_Material supplied_

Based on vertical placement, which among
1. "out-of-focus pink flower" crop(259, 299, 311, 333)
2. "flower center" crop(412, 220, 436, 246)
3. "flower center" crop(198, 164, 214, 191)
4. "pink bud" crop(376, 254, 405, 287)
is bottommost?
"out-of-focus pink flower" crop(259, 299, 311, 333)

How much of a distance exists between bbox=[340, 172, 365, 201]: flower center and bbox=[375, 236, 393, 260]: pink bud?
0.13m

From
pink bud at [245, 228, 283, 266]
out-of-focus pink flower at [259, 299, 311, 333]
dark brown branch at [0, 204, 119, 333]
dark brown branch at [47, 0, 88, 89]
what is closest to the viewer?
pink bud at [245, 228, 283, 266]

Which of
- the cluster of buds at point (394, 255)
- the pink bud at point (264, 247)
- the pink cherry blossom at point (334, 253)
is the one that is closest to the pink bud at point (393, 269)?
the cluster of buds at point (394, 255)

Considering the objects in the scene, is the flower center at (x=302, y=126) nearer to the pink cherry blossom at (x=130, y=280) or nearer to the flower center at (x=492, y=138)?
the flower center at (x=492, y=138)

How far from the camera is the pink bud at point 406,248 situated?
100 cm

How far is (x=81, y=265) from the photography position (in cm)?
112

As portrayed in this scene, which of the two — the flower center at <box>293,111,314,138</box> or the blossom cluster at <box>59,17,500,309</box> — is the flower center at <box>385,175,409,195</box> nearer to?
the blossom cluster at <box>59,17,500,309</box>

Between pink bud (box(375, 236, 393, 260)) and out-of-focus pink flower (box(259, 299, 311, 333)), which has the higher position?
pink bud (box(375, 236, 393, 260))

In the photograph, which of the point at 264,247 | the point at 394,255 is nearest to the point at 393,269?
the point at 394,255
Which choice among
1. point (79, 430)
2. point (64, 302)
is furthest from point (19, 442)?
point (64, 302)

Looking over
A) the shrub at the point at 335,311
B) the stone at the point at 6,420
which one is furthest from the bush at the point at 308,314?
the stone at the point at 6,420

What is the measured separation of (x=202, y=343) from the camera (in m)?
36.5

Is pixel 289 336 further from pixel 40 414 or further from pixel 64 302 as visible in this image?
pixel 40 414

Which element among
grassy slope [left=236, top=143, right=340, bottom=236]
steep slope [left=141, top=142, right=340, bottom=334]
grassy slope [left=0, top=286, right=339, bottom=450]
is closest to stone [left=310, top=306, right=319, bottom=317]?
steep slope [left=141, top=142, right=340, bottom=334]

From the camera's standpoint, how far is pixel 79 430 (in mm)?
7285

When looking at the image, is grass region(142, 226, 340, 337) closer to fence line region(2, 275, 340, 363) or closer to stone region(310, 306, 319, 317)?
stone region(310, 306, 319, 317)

_What is asked_
Reproduce verbatim the part of the lines above that opens with the line containing "Which choice among" and continues through the final line, including both ends.

_Answer to the task_
Which choice among
1. point (79, 430)
2. point (64, 302)
is furthest from point (19, 442)?
point (64, 302)

Looking over
A) the shrub at the point at 335,311
B) the stone at the point at 6,420
which one is furthest from the bush at the point at 308,314?
the stone at the point at 6,420

What is the measured separation of (x=202, y=343) from the camera (in m)?
36.5

Is pixel 289 336 further from pixel 40 414 or further from pixel 64 302 as visible in this image?
pixel 40 414

Which element among
grassy slope [left=236, top=143, right=340, bottom=236]
steep slope [left=141, top=142, right=340, bottom=334]
grassy slope [left=0, top=286, right=339, bottom=450]
is closest to stone [left=310, top=306, right=319, bottom=317]?
steep slope [left=141, top=142, right=340, bottom=334]

From the camera's standpoint, how far is pixel 79 430 (in mm)?
7285

When looking at the image, is grass region(142, 226, 340, 337) closer to fence line region(2, 275, 340, 363) or closer to stone region(310, 306, 319, 317)?
stone region(310, 306, 319, 317)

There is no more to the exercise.